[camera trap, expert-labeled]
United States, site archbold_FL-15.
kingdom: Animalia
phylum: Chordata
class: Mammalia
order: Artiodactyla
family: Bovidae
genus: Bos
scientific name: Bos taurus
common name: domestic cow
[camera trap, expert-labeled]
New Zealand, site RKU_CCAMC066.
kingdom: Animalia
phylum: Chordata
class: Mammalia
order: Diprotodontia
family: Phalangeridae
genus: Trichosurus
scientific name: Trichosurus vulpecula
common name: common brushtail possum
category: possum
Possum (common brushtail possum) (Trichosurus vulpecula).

■ ■ ■ ■ ■ ■ ■

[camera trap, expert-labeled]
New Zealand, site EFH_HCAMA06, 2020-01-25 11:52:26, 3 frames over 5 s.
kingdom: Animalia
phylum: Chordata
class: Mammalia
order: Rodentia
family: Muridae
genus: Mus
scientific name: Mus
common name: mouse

■ ■ ■ ■ ■ ■ ■

> _ACTION ITEM_
What is the number of lines in the records that contain "scientific"? State that number alone.

> _RESULT OF THE TASK_
3